So Fitful here. I've got a new story for you. I have ideas that could lead to many more chapters, even a sequel, but I really want to work on Saith so for now this is all you get. Enjoy.

Warning: Not much in the first chapter beyond grief and animosity. If I write other chapters there will be pre-slash, slash, chan, snarry, and all those goodies.

Disclaimer: I don't own Harry Potter, it's characters, or anything you might recognize. If I did I would have never killed off Snape.

Backstory: Voldemort didn't go after the Potter's until Harry was seven, although Snape did become a spy around the same time he did originally. Only Lily died, much in the same manor as she did in canon. Harry doesn't go to the Dursleys. This is obviously an AU.

Summary: "Will you take the boy." He snapped impatiently.
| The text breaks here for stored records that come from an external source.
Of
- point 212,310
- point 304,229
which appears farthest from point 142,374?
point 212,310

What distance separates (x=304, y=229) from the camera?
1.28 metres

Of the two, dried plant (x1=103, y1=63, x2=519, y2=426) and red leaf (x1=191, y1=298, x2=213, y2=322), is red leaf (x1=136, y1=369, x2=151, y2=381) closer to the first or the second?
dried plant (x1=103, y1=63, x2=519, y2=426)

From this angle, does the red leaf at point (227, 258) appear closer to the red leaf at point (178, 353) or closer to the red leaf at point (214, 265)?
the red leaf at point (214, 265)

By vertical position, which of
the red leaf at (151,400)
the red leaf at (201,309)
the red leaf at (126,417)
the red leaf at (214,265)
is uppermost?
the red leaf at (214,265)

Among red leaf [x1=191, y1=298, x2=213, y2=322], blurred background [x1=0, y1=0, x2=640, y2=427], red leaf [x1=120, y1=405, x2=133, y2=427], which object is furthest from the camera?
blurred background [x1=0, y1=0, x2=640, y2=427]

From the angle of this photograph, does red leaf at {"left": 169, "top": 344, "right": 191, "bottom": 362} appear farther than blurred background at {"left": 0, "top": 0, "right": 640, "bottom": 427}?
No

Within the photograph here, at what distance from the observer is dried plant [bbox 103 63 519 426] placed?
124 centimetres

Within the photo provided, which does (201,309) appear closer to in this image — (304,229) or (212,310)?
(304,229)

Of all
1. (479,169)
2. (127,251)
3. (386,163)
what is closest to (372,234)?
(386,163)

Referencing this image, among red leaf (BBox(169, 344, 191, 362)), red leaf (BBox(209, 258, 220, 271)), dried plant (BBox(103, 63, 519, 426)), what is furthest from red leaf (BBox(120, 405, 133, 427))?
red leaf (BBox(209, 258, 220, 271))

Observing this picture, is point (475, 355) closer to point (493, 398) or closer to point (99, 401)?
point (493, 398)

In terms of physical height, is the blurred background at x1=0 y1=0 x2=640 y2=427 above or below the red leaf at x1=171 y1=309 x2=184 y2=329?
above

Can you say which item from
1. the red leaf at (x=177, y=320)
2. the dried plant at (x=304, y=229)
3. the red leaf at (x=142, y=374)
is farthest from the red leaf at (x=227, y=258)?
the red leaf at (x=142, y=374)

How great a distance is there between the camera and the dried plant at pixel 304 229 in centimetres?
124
Snape's eyes narrowed at the man. "That boy is your son." "I'm aware of that." Potter's eyes grew hard. "He's also Lily's."


Sharing

by Fitful

"You are pathetic, Potter."

Potter's eyes slid away from his and a fleeting grimace stretched his pale face grotesquely. Stubbornly they locked onto the freshly turned soil.

"Your commentary isn't needed, Snivellous." Although the old insult made Snape stiffen it lacked the familiar malice. Potter said it so brokenly it almost negated the insult with the pleasure of seeing Potter brought so low. If it weren't for the circumstances of the situation Snape would have crowed in delight.
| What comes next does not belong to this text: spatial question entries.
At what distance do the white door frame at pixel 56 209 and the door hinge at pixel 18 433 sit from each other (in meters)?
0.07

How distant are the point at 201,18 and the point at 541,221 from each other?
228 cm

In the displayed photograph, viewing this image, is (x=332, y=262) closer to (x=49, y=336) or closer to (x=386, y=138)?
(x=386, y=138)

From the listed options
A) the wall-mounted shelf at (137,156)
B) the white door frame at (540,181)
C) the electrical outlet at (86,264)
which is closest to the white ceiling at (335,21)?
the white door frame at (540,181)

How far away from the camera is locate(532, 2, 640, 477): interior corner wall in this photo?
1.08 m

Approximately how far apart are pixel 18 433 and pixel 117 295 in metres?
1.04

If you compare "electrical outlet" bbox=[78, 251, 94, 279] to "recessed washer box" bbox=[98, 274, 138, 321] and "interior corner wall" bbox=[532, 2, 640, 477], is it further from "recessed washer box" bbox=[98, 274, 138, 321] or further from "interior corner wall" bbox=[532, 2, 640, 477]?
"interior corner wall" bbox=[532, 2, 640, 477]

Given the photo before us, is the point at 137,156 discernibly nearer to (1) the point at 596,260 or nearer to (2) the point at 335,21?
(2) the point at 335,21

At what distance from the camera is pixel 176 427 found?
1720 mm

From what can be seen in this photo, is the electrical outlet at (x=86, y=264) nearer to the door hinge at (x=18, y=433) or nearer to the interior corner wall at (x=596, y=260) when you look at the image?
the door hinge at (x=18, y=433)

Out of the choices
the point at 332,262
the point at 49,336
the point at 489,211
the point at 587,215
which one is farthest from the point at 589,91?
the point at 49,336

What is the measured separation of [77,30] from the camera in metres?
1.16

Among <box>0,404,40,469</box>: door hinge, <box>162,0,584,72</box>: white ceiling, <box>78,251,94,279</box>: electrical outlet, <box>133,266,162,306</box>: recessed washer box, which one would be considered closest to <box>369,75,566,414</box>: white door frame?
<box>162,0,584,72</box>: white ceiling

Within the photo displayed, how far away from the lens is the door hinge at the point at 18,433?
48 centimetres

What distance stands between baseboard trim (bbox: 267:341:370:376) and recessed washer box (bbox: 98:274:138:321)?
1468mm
"Since when have I ever needed an invitation to insult you?" The retort had no affect on Potter whatsoever and Snape sneered as he made no effort to even pretend to be offended. Potter merely stared at the name on the grave's marker as if by sheer disbelief it would disappear. As if he were the only one in the world who had lost Lily.
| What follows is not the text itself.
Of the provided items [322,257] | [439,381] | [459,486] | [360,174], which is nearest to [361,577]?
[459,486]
It was raining. Soft wet plops had begun to fall an hour ago and now covered the graveyard. The freshly turned soil had darkened and the graveyard grew quiet as the rain muted sound.

Snape hated the graveyard. He hated the inane summary of Lily Evans on the gravestone and he hated the smell of soil that marked her forever gone. More so he hated Potter standing there lost in such a weakness as grief. It made it poor sport to even insult the bastard as it was taking advantage of Lily's death. Not that it stopped him but it did make him fight back a grimace when he only wanted to enjoy Potter's pain. She would have disapproved.

Snape wanted to leave. He wanted to turn around right there and never look back. It should have been his right to stand there and grieve so openly but Potter had even robbed him of that. Once he left the graveyard he planned on never returning. For the first time in his life he longed for Spinner's End and it's solitude. There he could mourn. Sharing grief with Potter was the last thing Snape wanted to do.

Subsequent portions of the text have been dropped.